#### INFORMATION
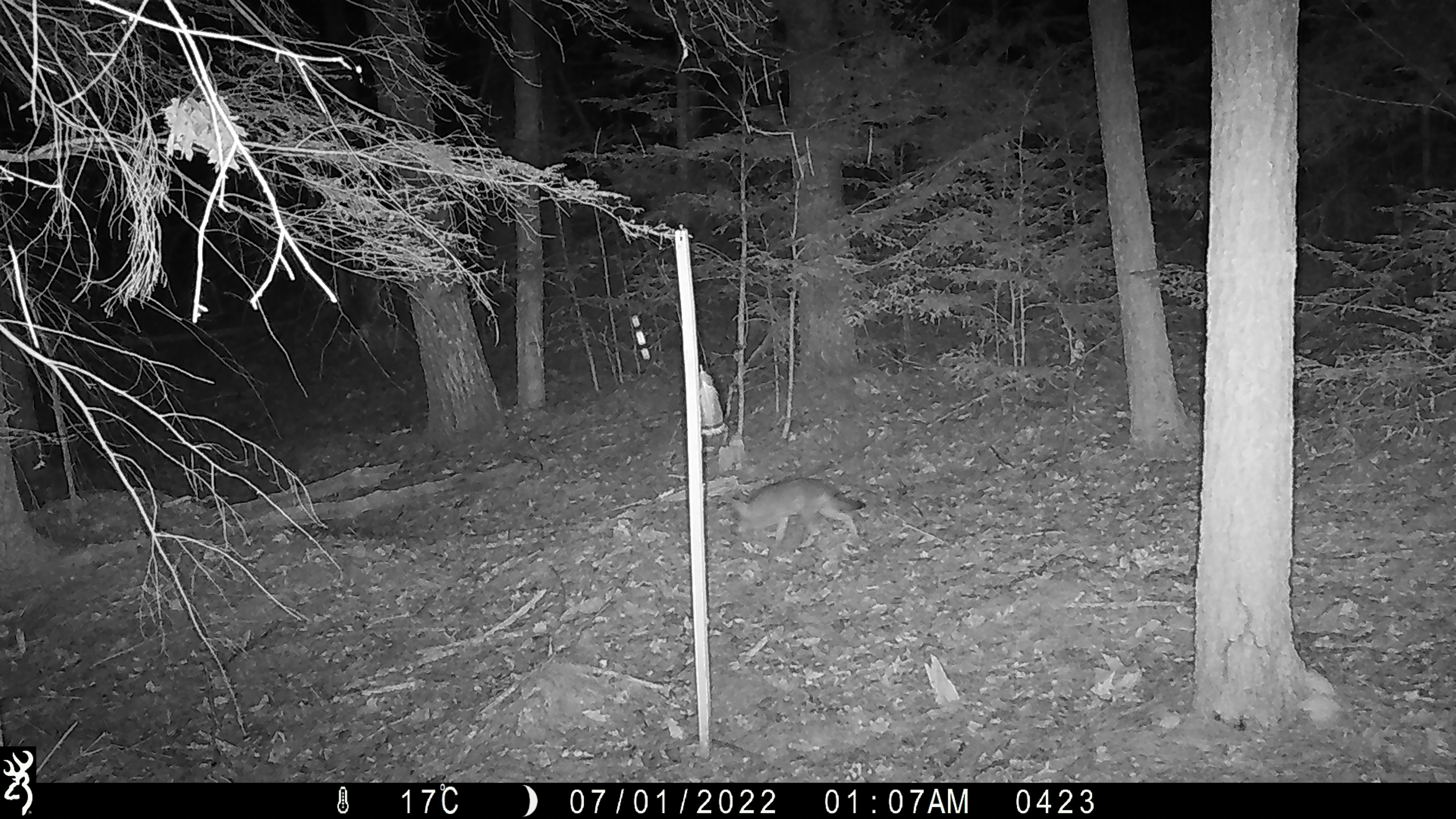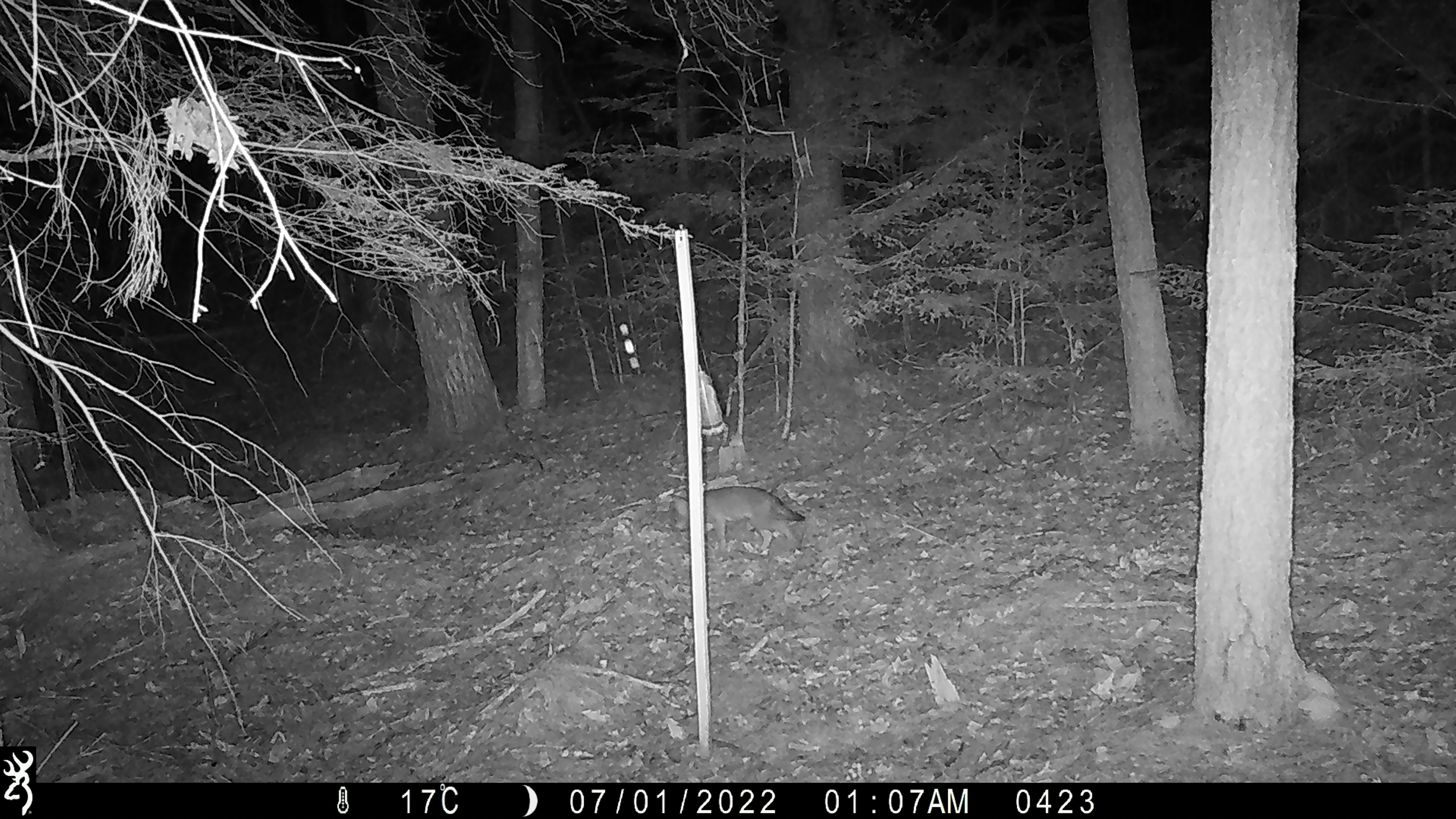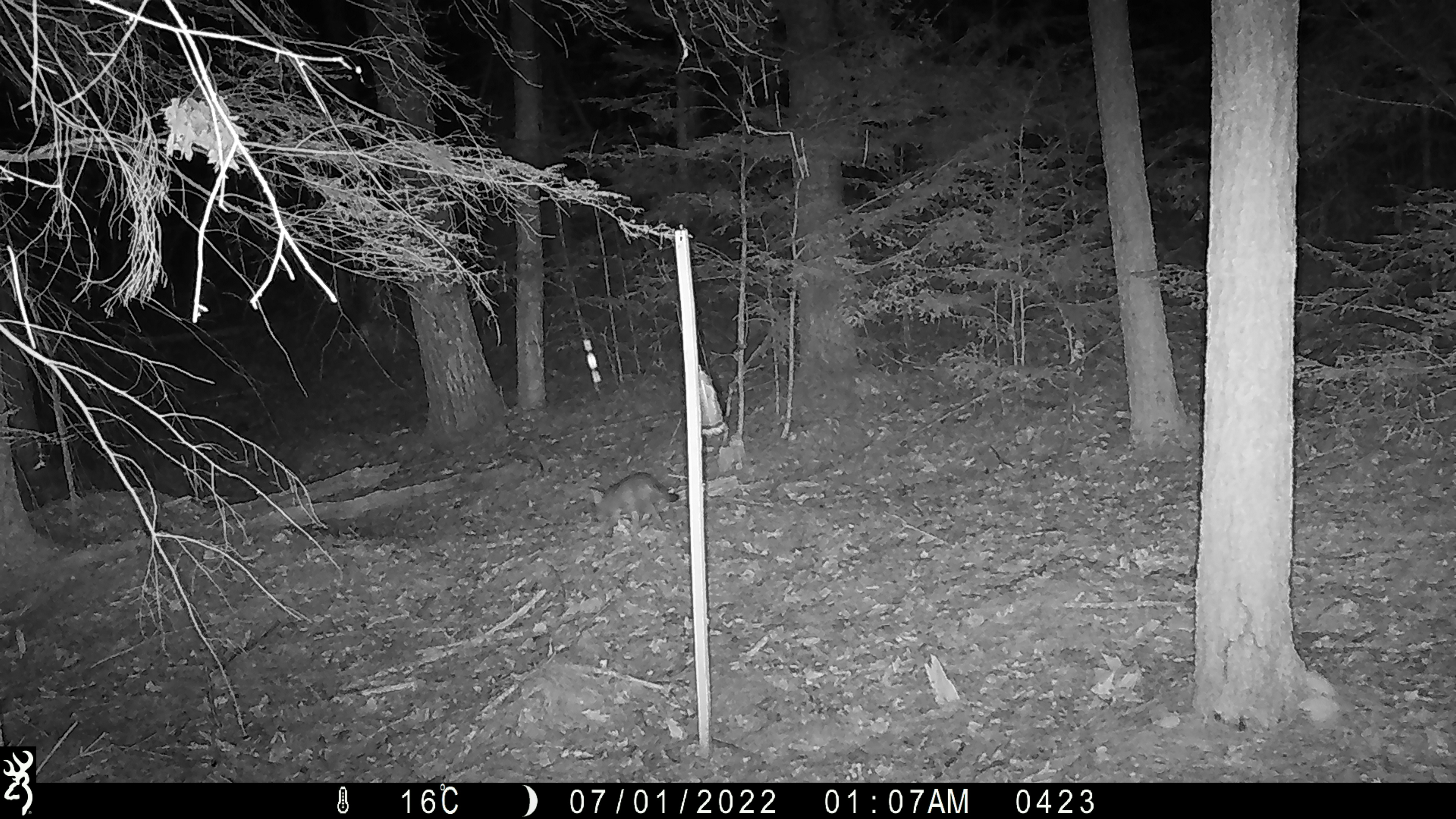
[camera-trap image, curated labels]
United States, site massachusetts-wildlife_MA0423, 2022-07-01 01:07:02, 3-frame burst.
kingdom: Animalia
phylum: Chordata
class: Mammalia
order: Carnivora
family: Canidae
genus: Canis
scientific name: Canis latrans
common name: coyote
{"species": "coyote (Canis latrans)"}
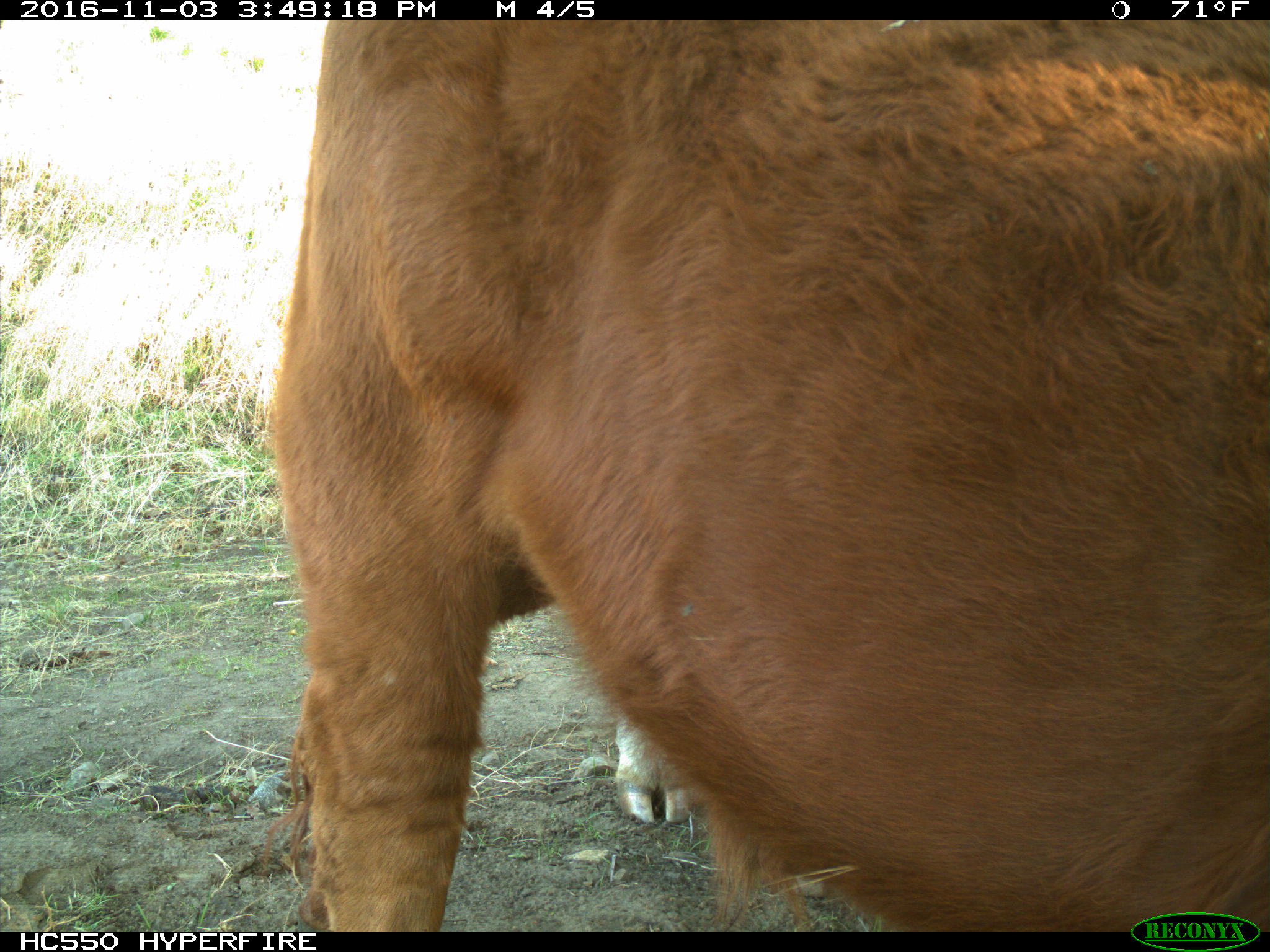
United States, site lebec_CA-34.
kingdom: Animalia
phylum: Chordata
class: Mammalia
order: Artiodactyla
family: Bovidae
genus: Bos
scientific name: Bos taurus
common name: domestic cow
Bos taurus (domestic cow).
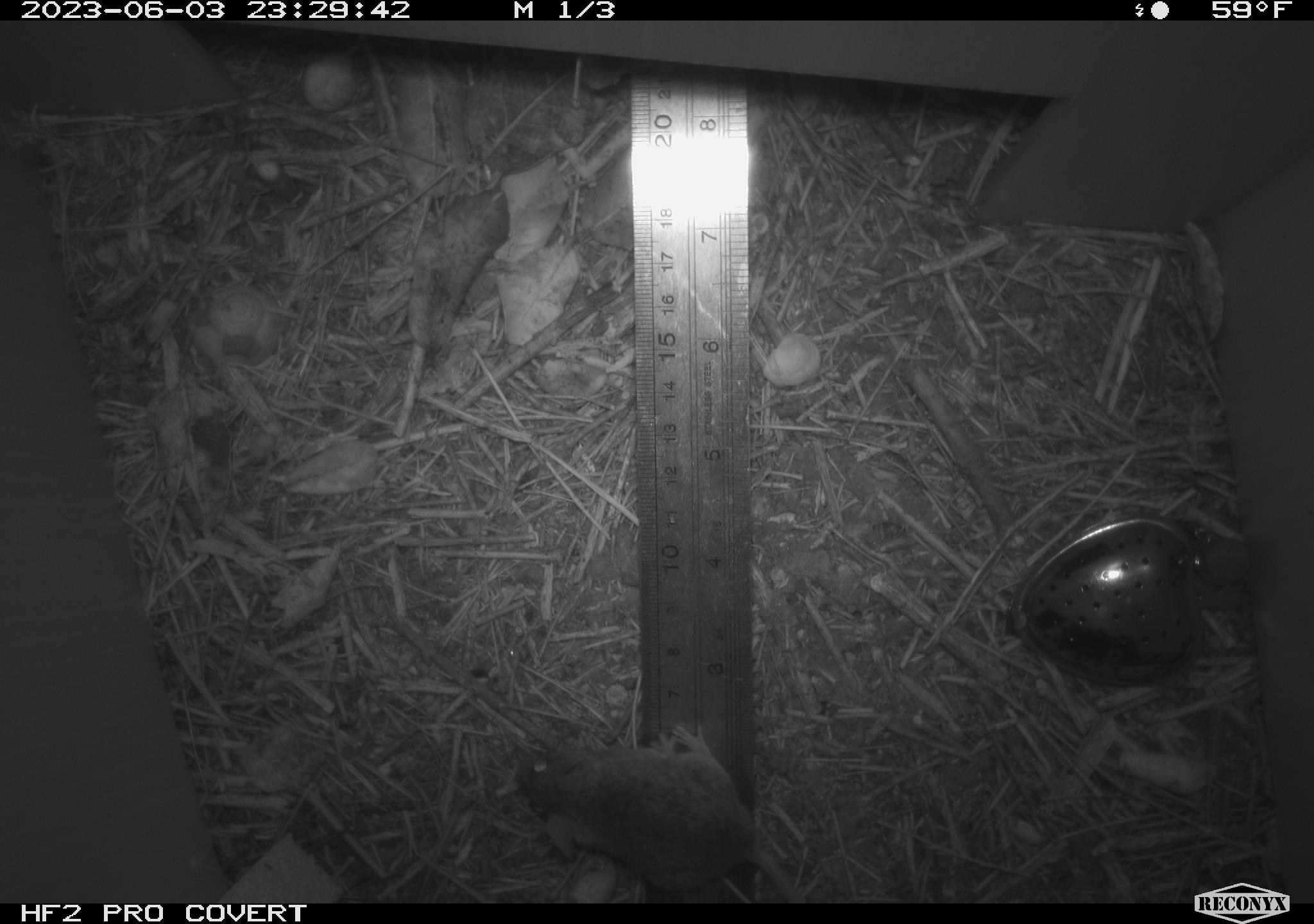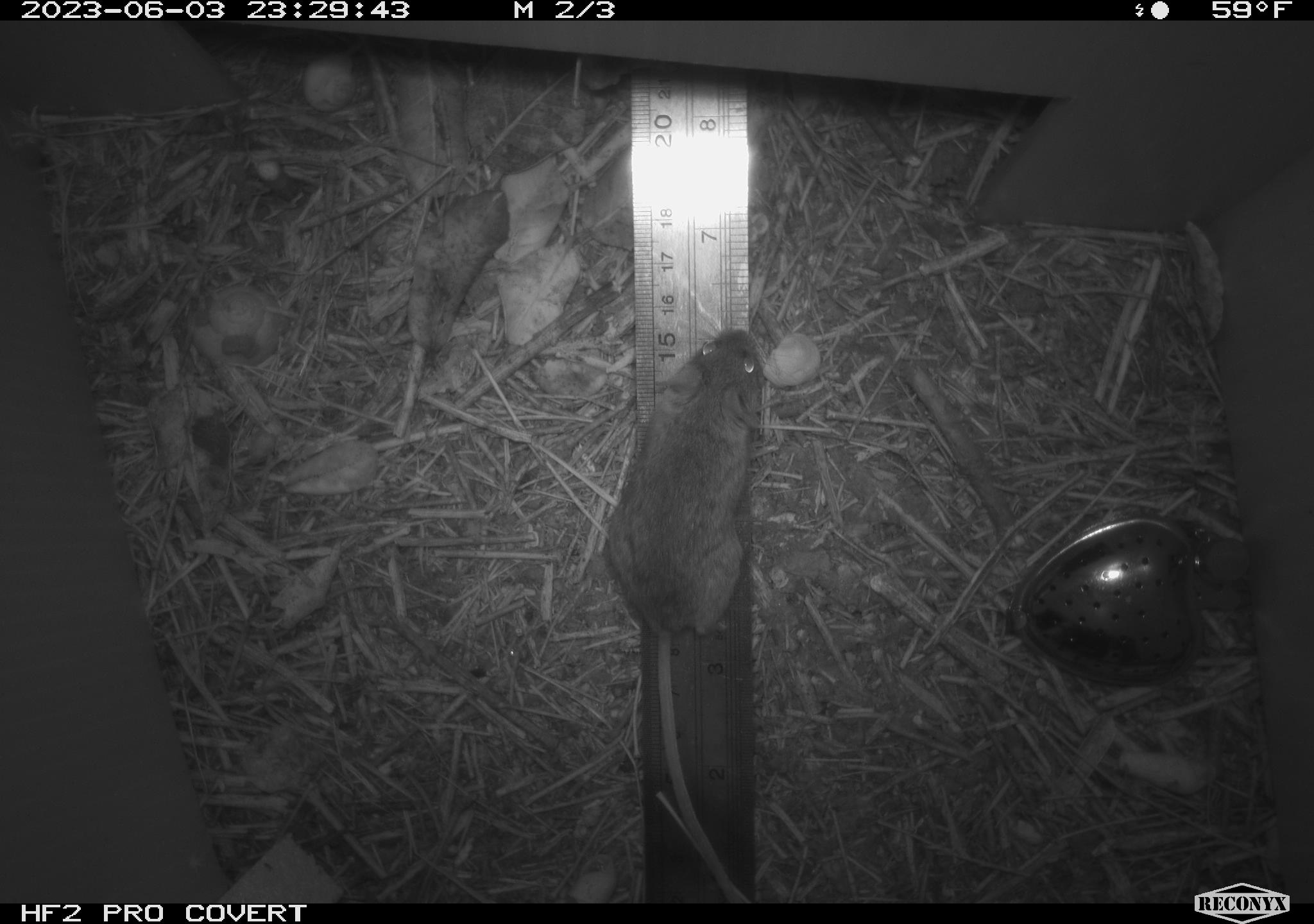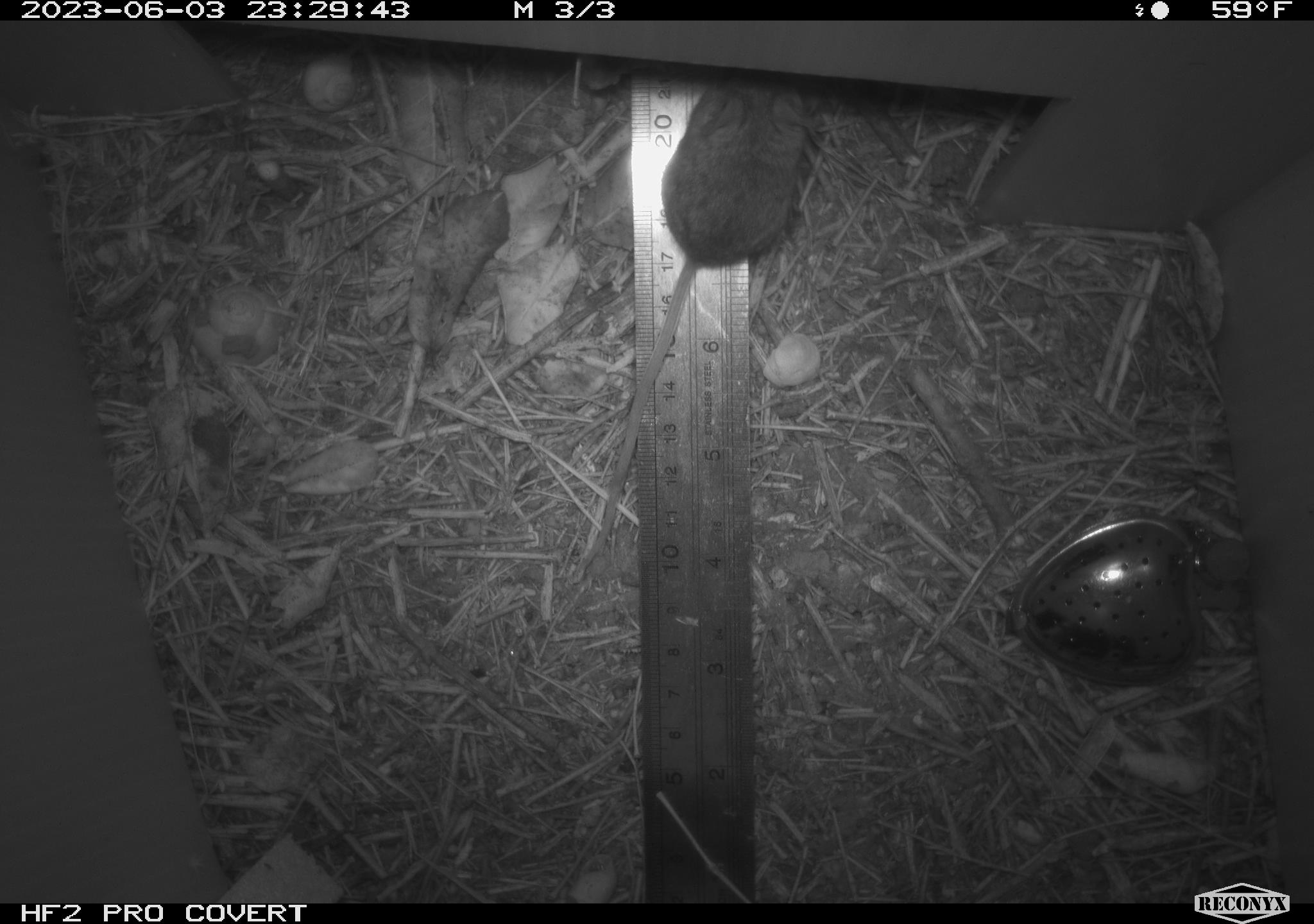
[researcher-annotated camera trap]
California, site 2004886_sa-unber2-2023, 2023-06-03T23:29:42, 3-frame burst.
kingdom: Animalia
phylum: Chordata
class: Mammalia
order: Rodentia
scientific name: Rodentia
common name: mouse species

#### PROBLEM TO WORK ON
Exactly as written, please copy out the whole set of records, skipping images.

#### RESULT OF THE EXERCISE
[camera-trap image, curated labels]
United States, site massachusetts-wildlife_MA0423, 2022-07-01 01:07:02, 3-frame burst.
kingdom: Animalia
phylum: Chordata
class: Mammalia
order: Carnivora
family: Canidae
genus: Canis
scientific name: Canis latrans
common name: coyote
{"species": "coyote (Canis latrans)"}
United States, site lebec_CA-34.
kingdom: Animalia
phylum: Chordata
class: Mammalia
order: Artiodactyla
family: Bovidae
genus: Bos
scientific name: Bos taurus
common name: domestic cow
Bos taurus (domestic cow).
[researcher-annotated camera trap]
California, site 2004886_sa-unber2-2023, 2023-06-03T23:29:42, 3-frame burst.
kingdom: Animalia
phylum: Chordata
class: Mammalia
order: Rodentia
scientific name: Rodentia
common name: mouse species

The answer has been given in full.